**WHAT TO WORK ON**
Please rewrite every line of the records below as a JSON list of strings, one string per line, leaving out blank lines.
──────────
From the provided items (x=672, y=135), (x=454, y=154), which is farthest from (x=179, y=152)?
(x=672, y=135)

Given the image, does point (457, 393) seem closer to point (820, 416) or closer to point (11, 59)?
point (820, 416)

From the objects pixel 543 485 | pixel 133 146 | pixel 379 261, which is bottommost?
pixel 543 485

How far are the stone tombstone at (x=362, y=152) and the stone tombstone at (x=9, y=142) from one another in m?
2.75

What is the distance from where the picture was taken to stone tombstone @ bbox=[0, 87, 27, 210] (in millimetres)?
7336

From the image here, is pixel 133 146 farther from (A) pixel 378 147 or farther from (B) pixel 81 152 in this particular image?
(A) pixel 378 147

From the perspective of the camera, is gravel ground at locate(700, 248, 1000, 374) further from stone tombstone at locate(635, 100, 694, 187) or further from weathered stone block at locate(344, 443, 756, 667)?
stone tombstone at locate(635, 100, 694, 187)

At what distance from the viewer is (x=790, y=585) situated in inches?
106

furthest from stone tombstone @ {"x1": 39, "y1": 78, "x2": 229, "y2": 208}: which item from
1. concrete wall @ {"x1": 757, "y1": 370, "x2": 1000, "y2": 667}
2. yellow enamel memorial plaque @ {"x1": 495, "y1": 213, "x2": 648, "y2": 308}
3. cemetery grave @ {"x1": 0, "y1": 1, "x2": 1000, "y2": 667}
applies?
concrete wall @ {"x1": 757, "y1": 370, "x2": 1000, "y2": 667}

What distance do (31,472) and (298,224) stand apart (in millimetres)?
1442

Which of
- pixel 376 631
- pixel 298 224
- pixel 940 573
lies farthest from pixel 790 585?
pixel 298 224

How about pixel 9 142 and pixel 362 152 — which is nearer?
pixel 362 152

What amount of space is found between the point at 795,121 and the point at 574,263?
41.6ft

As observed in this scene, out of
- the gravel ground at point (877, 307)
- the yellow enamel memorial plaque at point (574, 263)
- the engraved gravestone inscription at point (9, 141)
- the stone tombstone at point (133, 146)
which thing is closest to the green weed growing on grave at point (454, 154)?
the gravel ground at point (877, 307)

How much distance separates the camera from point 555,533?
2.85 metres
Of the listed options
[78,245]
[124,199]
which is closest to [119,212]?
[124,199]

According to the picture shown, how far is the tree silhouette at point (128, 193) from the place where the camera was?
──────────
**RESULT FOR THIS EXERCISE**
[
  "From the provided items (x=672, y=135), (x=454, y=154), which is farthest from (x=179, y=152)?",
  "(x=672, y=135)",
  "Given the image, does point (457, 393) seem closer to point (820, 416) or closer to point (11, 59)?",
  "point (820, 416)",
  "From the objects pixel 543 485 | pixel 133 146 | pixel 379 261, which is bottommost?",
  "pixel 543 485",
  "How far are the stone tombstone at (x=362, y=152) and the stone tombstone at (x=9, y=142) from one another in m?",
  "2.75",
  "What is the distance from where the picture was taken to stone tombstone @ bbox=[0, 87, 27, 210] (in millimetres)?",
  "7336",
  "From the image here, is pixel 133 146 farther from (A) pixel 378 147 or farther from (B) pixel 81 152 in this particular image?",
  "(A) pixel 378 147",
  "From the perspective of the camera, is gravel ground at locate(700, 248, 1000, 374) further from stone tombstone at locate(635, 100, 694, 187) or further from weathered stone block at locate(344, 443, 756, 667)?",
  "stone tombstone at locate(635, 100, 694, 187)",
  "At what distance from the viewer is (x=790, y=585) situated in inches?",
  "106",
  "furthest from stone tombstone @ {\"x1\": 39, \"y1\": 78, \"x2\": 229, \"y2\": 208}: which item from",
  "1. concrete wall @ {\"x1\": 757, \"y1\": 370, \"x2\": 1000, \"y2\": 667}",
  "2. yellow enamel memorial plaque @ {\"x1\": 495, \"y1\": 213, \"x2\": 648, \"y2\": 308}",
  "3. cemetery grave @ {\"x1\": 0, \"y1\": 1, \"x2\": 1000, \"y2\": 667}",
  "applies?",
  "concrete wall @ {\"x1\": 757, \"y1\": 370, \"x2\": 1000, \"y2\": 667}",
  "What distance do (31,472) and (298,224) stand apart (in millimetres)?",
  "1442",
  "Which of",
  "- pixel 376 631",
  "- pixel 298 224",
  "- pixel 940 573",
  "lies farthest from pixel 790 585?",
  "pixel 298 224",
  "How about pixel 9 142 and pixel 362 152 — which is nearer?",
  "pixel 362 152",
  "What amount of space is found between the point at 795,121 and the point at 574,263?",
  "41.6ft",
  "As observed in this scene, out of",
  "- the gravel ground at point (877, 307)",
  "- the yellow enamel memorial plaque at point (574, 263)",
  "- the engraved gravestone inscription at point (9, 141)",
  "- the stone tombstone at point (133, 146)",
  "which thing is closest to the green weed growing on grave at point (454, 154)?",
  "the gravel ground at point (877, 307)",
  "How much distance separates the camera from point 555,533?",
  "2.85 metres",
  "Of the listed options",
  "[78,245]",
  "[124,199]",
  "which is closest to [119,212]?",
  "[124,199]",
  "According to the picture shown, how far is the tree silhouette at point (128, 193) from the place where the camera was?"
]